- **TASK PROMPT**: The response must be made up of the lines in the entries below that contain "translate".

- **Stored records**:
%%

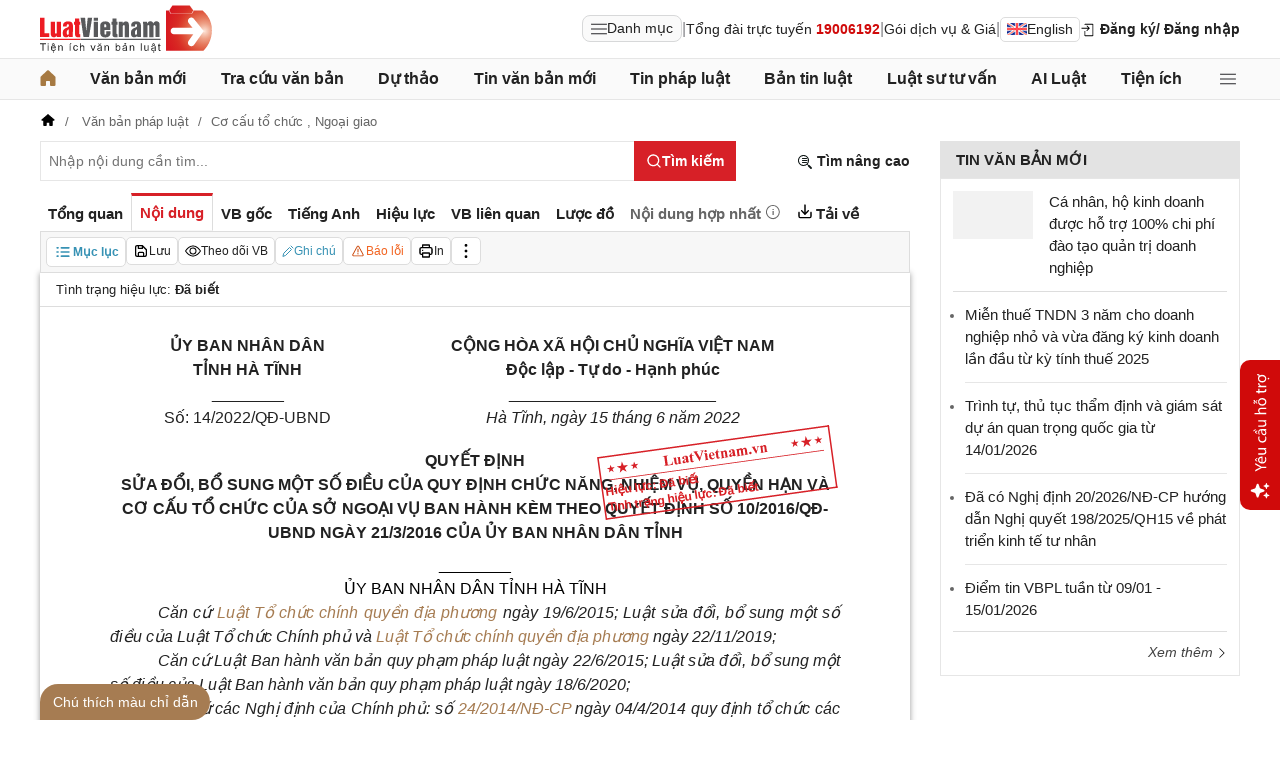

--- FILE ---
content_type: image/svg+xml
request_url: https://cdn2.luatvietnam.vn/images/appstore-badge.svg
body_size: 2458
content:
<?xml version="1.0" encoding="utf-8"?>
<!-- Generator: Adobe Illustrator 23.0.0, SVG Export Plug-In . SVG Version: 6.00 Build 0)  -->
<svg version="1.1" id="Layer_1" xmlns="http://www.w3.org/2000/svg" xmlns:xlink="http://www.w3.org/1999/xlink" x="0px" y="0px"
	 viewBox="0 0 120 36" style="enable-background:new 0 0 120 36;" xml:space="preserve">
<style type="text/css">
	.st0{fill:#FFFFFF;}
	.st1{fill:#A6A6A6;}
</style>
<g id="Group_492" transform="translate(0 -0.031)">
	<path id="Path_834" class="st0" d="M119.2,31.8c0,1.9-1.5,3.4-3.4,3.4H4.2c-1.9,0-3.4-1.5-3.4-3.4V4.3c0-1.9,1.5-3.5,3.4-3.5h111.6
		c1.9,0,3.4,1.5,3.4,3.5l0,0L119.2,31.8L119.2,31.8z"/>
	<path id="Path_835" class="st1" d="M115.8,36H4.2C1.9,36,0,34.1,0,31.8V4.3C0,1.9,1.9,0,4.2,0h111.6c2.3,0,4.2,1.9,4.2,4.3v27.5
		C120,34.1,118.1,36,115.8,36L115.8,36z"/>
	<path id="Path_836" d="M119.2,31.8c0,1.9-1.5,3.4-3.4,3.4H4.2c-1.9,0-3.4-1.5-3.4-3.4V4.3c0-1.9,1.5-3.5,3.4-3.5h111.6
		c1.9,0,3.4,1.5,3.4,3.5l0,0L119.2,31.8L119.2,31.8z"/>
	<path id="Path_837" class="st0" d="M26.8,17.8c0-1.8,1-3.4,2.5-4.4c-1-1.4-2.5-2.2-4.2-2.3c-1.7-0.2-3.4,1.1-4.3,1.1
		c-0.9,0-2.3-1-3.8-1c-1.9,0.1-3.7,1.2-4.7,2.9c-2,3.5-0.5,8.7,1.4,11.6c1,1.4,2.1,3,3.6,2.9c1.4-0.1,2-0.9,3.7-0.9
		c1.7,0,2.2,0.9,3.7,0.9c1.6,0,2.5-1.4,3.5-2.8c0.7-1,1.2-2.1,1.6-3.3C28,21.7,26.8,19.9,26.8,17.8L26.8,17.8z M24,9.3
		c0.8-1,1.3-2.3,1.2-3.7c-1.3,0.1-2.5,0.8-3.3,1.8c-0.8,1-1.3,2.3-1.2,3.5C21.9,10.9,23.1,10.3,24,9.3L24,9.3z"/>
	<g id="Group_490" transform="translate(42.453 18.035)">
		<path id="Path_839" class="st0" d="M5.3,10.4h-2L2.1,6.8h-3.8l-1.1,3.5h-2l3.8-12h2.4L5.3,10.4L5.3,10.4z M1.8,5.4l-1-3.1
			C0.7,1.9,0.5,1.2,0.2,0h0C0.1,0.5-0.1,1.2-0.4,2.2l-1,3.1H1.8z M15.1,5.9c0.1,1.3-0.4,2.5-1.2,3.5c-0.7,0.7-1.6,1.2-2.6,1.1
			c-1,0.1-1.9-0.4-2.4-1.2v4.5H6.9V4.6c0-0.9,0-1.9-0.1-2.8h1.7l0.1,1.4h0c1-1.6,3.1-2,4.7-1c0.3,0.2,0.5,0.4,0.7,0.6
			C14.8,3.7,15.1,4.8,15.1,5.9L15.1,5.9z M13.1,6c0-0.7-0.2-1.5-0.6-2.1c-0.4-0.5-1-0.9-1.7-0.9c-0.5,0-0.9,0.2-1.3,0.5
			C9.3,3.9,9,4.3,8.9,4.8C8.8,5,8.8,5.2,8.8,5.4v1.4C8.8,7.4,9,8,9.4,8.4c0.4,0.4,0.9,0.7,1.5,0.6c0.7,0,1.3-0.3,1.7-0.8
			C13,7.6,13.2,6.8,13.1,6L13.1,6z M24.9,5.9c0.1,1.3-0.4,2.5-1.2,3.5c-0.7,0.7-1.6,1.2-2.6,1.1c-1,0.1-1.9-0.4-2.4-1.2v4.5h-1.9
			V4.6c0-0.9,0-1.9-0.1-2.8h1.7l0.1,1.4h0c1-1.6,3.1-2,4.7-1c0.3,0.2,0.5,0.4,0.7,0.6C24.6,3.7,24.9,4.8,24.9,5.9L24.9,5.9z M22.9,6
			c0-0.7-0.2-1.5-0.6-2.1c-0.4-0.5-1-0.9-1.6-0.9c-0.5,0-0.9,0.2-1.3,0.5c-0.4,0.3-0.6,0.7-0.7,1.2c-0.1,0.2-0.1,0.4-0.1,0.6v1.4
			c0,0.6,0.2,1.2,0.6,1.6c0.4,0.4,0.9,0.7,1.5,0.6c0.7,0,1.3-0.3,1.7-0.8C22.8,7.6,23,6.8,22.9,6L22.9,6z M35.8,7
			c0,0.9-0.4,1.9-1.1,2.5c-0.9,0.7-2.1,1.1-3.2,1c-1.1,0.1-2.1-0.2-3.1-0.7l0.4-1.6c0.8,0.5,1.8,0.8,2.7,0.7c0.6,0,1.2-0.1,1.7-0.5
			C33.7,8.1,34,7.6,34,7.1c0-0.5-0.2-0.9-0.5-1.2c-0.5-0.4-1-0.7-1.6-0.9c-2.1-0.8-3.1-1.9-3.1-3.4c0-0.9,0.4-1.8,1.1-2.4
			c0.8-0.7,1.9-1,2.9-0.9c0.9,0,1.8,0.2,2.7,0.6l-0.5,1.6c-0.7-0.4-1.5-0.6-2.3-0.6c-0.6,0-1.1,0.1-1.6,0.5
			c-0.3,0.3-0.5,0.7-0.5,1.1c0,0.5,0.2,0.9,0.5,1.2c0.5,0.4,1.1,0.7,1.7,0.9c0.9,0.3,1.6,0.8,2.2,1.5C35.6,5.5,35.9,6.2,35.8,7
			L35.8,7z M42.1,3.2H40v4.2C40,8.4,40.4,9,41.2,9c0.3,0,0.6,0,0.8-0.1l0.1,1.5c-0.5,0.2-1,0.2-1.5,0.2c-0.7,0-1.3-0.2-1.8-0.7
			c-0.5-0.7-0.7-1.5-0.6-2.3V3.2h-1.2V1.7h1.2V0.1L40-0.4v2.2h2.1L42.1,3.2L42.1,3.2z M51.5,6c0,1.2-0.4,2.4-1.1,3.3
			c-0.8,0.9-1.9,1.4-3.1,1.3c-1.1,0.1-2.2-0.4-3-1.3c-0.8-0.9-1.2-2-1.1-3.2c0-1.2,0.4-2.4,1.2-3.3c0.8-0.9,1.9-1.3,3.1-1.3
			c1.1,0,2.2,0.4,3,1.3C51.2,3.7,51.6,4.8,51.5,6L51.5,6z M49.6,6c0-0.7-0.2-1.4-0.5-2c-0.3-0.6-1-1-1.7-1c-0.7,0-1.4,0.4-1.7,1
			c-0.4,0.6-0.5,1.3-0.5,2.1c0,0.7,0.2,1.4,0.5,2c0.5,1,1.7,1.3,2.6,0.8c0.3-0.2,0.6-0.5,0.8-0.8C49.4,7.4,49.6,6.7,49.6,6L49.6,6z
			 M57.7,3.4c-0.2,0-0.4-0.1-0.6-0.1c-0.6,0-1.2,0.3-1.5,0.8c-0.3,0.5-0.5,1.1-0.5,1.7v4.5h-1.9V4.4c0-0.9,0-1.8-0.1-2.7h1.7
			l0.1,1.7h0.1c0.2-0.5,0.5-1,0.9-1.4c0.4-0.3,0.9-0.5,1.4-0.5c0.2,0,0.3,0,0.5,0L57.7,3.4L57.7,3.4z M66.2,5.6c0,0.3,0,0.6-0.1,0.9
			h-5.7c0,0.7,0.3,1.5,0.8,2c0.5,0.4,1.2,0.6,1.9,0.6c0.8,0,1.6-0.1,2.3-0.4l0.3,1.3c-0.9,0.4-1.9,0.6-2.9,0.5
			c-1.2,0.1-2.3-0.4-3.1-1.2c-0.8-0.9-1.2-2-1.1-3.2c0-1.2,0.3-2.3,1.1-3.3c0.7-0.9,1.8-1.4,3-1.4c1.1-0.1,2.2,0.5,2.8,1.4
			C66,3.7,66.2,4.7,66.2,5.6L66.2,5.6z M64.4,5.1c0-0.5-0.1-1-0.4-1.5c-0.3-0.5-0.9-0.8-1.5-0.8c-0.6,0-1.2,0.3-1.5,0.8
			c-0.3,0.4-0.5,1-0.6,1.5L64.4,5.1L64.4,5.1z"/>
	</g>
	<g id="Group_491" transform="translate(43.702 6.586)">
		<path id="Path_840" class="st0" d="M-3.5,5.6c-0.5,0-0.9,0-1.4-0.1v-5.8c0.5-0.1,1.1-0.1,1.6-0.1c2.2,0,3.2,1.1,3.2,2.8
			C-0.1,4.5-1.3,5.6-3.5,5.6z M-3.2,0.3c-0.3,0-0.5,0-0.8,0.1v4.4c0.2,0,0.4,0,0.6,0C-2.2,4.9-1.2,4.1-1,3c0-0.2,0-0.3,0-0.5
			c0.1-1.1-0.6-2-1.7-2.1C-2.9,0.3-3,0.3-3.2,0.3L-3.2,0.3z M3,5.6c-1.1,0-2-0.9-2-2c0-0.1,0-0.1,0-0.2C0.9,2.3,1.8,1.3,2.9,1.2
			c0.1,0,0.2,0,0.2,0c1.1,0,2,0.9,2,2c0,0.1,0,0.1,0,0.2c0.1,1.1-0.7,2.1-1.9,2.2C3.2,5.6,3.1,5.6,3,5.6L3,5.6z M3.1,1.9
			C2.4,1.9,2,2.5,2,3.4c0,0.9,0.4,1.5,1.1,1.5s1.1-0.7,1.1-1.5C4.2,2.5,3.7,1.9,3.1,1.9L3.1,1.9z M12.1,1.3l-1.3,4.2H10L9.4,3.7
			C9.3,3.2,9.2,2.8,9.1,2.3h0C9,2.8,8.9,3.2,8.7,3.7L8.1,5.5H7.3L6,1.3h1l0.5,2c0.1,0.5,0.2,0.9,0.3,1.4h0C7.9,4.2,8,3.8,8.1,3.3
			l0.6-2h0.8l0.6,2c0.1,0.5,0.2,1,0.3,1.4h0c0.1-0.5,0.2-0.9,0.3-1.4l0.5-2L12.1,1.3z M17,5.5H16V3.1C16,2.3,15.7,2,15.2,2
			c-0.5,0-1,0.5-0.9,1c0,0,0,0,0,0v2.5h-0.9v-3c0-0.4,0-0.8,0-1.2h0.8l0,0.7h0c0.3-0.5,0.8-0.8,1.3-0.7C16.4,1.2,17,1.9,17,3L17,5.5
			L17,5.5z M19.5,5.5h-0.9v-6.2h0.9V5.5z M22.9,5.6c-1.1,0-2-0.9-2-2c0-0.1,0-0.1,0-0.2c-0.1-1.1,0.7-2.1,1.9-2.2c0.1,0,0.1,0,0.2,0
			c1.1,0,2,0.8,2,2c0,0.1,0,0.1,0,0.2c0.1,1.1-0.7,2.1-1.9,2.2C23.1,5.6,23,5.6,22.9,5.6L22.9,5.6z M23,1.9c-0.7,0-1.1,0.6-1.1,1.5
			c0,0.9,0.4,1.5,1.1,1.5c0.7,0,1.1-0.7,1.1-1.5C24,2.5,23.6,1.9,23,1.9L23,1.9z M28.7,5.5L28.6,5h0c-0.3,0.4-0.7,0.6-1.2,0.6
			c-0.7,0-1.2-0.5-1.3-1.2c0,0,0-0.1,0-0.1c0-1,0.9-1.6,2.5-1.6V2.7c0-0.6-0.3-0.8-0.9-0.8c-0.4,0-0.8,0.1-1.1,0.3l-0.2-0.6
			c0.4-0.3,0.9-0.4,1.4-0.4c1.1,0,1.6,0.6,1.6,1.8v1.6c0,0.3,0,0.7,0.1,1L28.7,5.5z M28.6,3.4c-1,0-1.6,0.3-1.6,0.9
			c0,0.3,0.2,0.6,0.5,0.7c0,0,0.1,0,0.1,0c0.5,0,0.9-0.4,0.9-0.9V3.4z M34,5.5l0-0.7h0c-0.3,0.5-0.8,0.8-1.3,0.8
			c-1.1-0.1-1.8-1-1.8-2.1c0,0,0-0.1,0-0.1c-0.1-1.1,0.6-2.1,1.7-2.3c0,0,0.1,0,0.1,0c0.5,0,0.9,0.2,1.2,0.6h0v-2.4h0.9v5
			c0,0.4,0,0.8,0,1.1L34,5.5z M33.9,3c0-0.6-0.4-1.1-0.9-1.1c0,0,0,0,0,0c-0.7,0-1.1,0.6-1.1,1.5c0,0.9,0.4,1.4,1.1,1.4
			c0.6,0,1-0.5,1-1.1c0,0,0,0,0,0L33.9,3L33.9,3z M40.7,5.6c-1.1,0-2-0.9-2-2c0-0.1,0-0.1,0-0.2c-0.1-1.1,0.7-2.1,1.9-2.2
			c0.1,0,0.1,0,0.2,0c1.1,0,2,0.8,2,2c0,0.1,0,0.1,0,0.2c0.1,1.1-0.7,2.1-1.9,2.2C40.8,5.6,40.8,5.6,40.7,5.6L40.7,5.6z M40.7,1.9
			c-0.7,0-1.1,0.6-1.1,1.5c0,0.9,0.4,1.5,1.1,1.5s1.1-0.7,1.1-1.5C41.8,2.5,41.4,1.9,40.7,1.9L40.7,1.9z M47.8,5.5h-0.9V3.1
			C46.9,2.3,46.6,2,46,2c-0.5,0-1,0.5-0.9,1c0,0,0,0,0,0v2.5h-0.9v-3c0-0.4,0-0.8,0-1.2h0.8l0,0.7h0c0.3-0.5,0.8-0.8,1.3-0.7
			c0.9,0,1.5,0.7,1.5,1.8L47.8,5.5z M54.1,2h-1v2.1c0,0.5,0.2,0.8,0.5,0.8c0.1,0,0.3,0,0.4,0l0,0.7c-0.2,0.1-0.5,0.1-0.7,0.1
			c-0.7,0-1.2-0.4-1.2-1.5V2h-0.6V1.3h0.6V0.5L53,0.2v1.1h1C54.1,1.3,54.1,2,54.1,2z M59,5.5h-0.9V3.1c0-0.8-0.3-1.1-0.8-1.1
			c-0.5,0-0.9,0.4-0.9,0.9c0,0,0,0.1,0,0.1v2.6h-0.9v-6.2h0.9v2.6h0c0.3-0.4,0.7-0.7,1.3-0.7C58.5,1.2,59,1.9,59,3L59,5.5L59,5.5z
			 M64.1,3.6h-2.8c0,0.7,0.5,1.2,1.2,1.3c0.1,0,0.1,0,0.2,0c0.4,0,0.8-0.1,1.1-0.2l0.1,0.7c-0.4,0.2-0.9,0.3-1.4,0.3
			c-1.1,0.1-2-0.7-2.1-1.8c0-0.1,0-0.2,0-0.3c-0.1-1.1,0.7-2.2,1.8-2.3c0.1,0,0.1,0,0.2,0c1,0,1.8,0.8,1.8,1.8c0,0.1,0,0.2,0,0.2
			C64.1,3.4,64.1,3.5,64.1,3.6L64.1,3.6z M63.2,3c0-0.7-0.3-1.1-0.9-1.1c-0.6,0-1,0.5-1,1.1H63.2z"/>
	</g>
</g>
</svg>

%%

- **YOUR SOLUTION**:
<g id="Group_492" transform="translate(0 -0.031)">
	<g id="Group_490" transform="translate(42.453 18.035)">
	<g id="Group_491" transform="translate(43.702 6.586)">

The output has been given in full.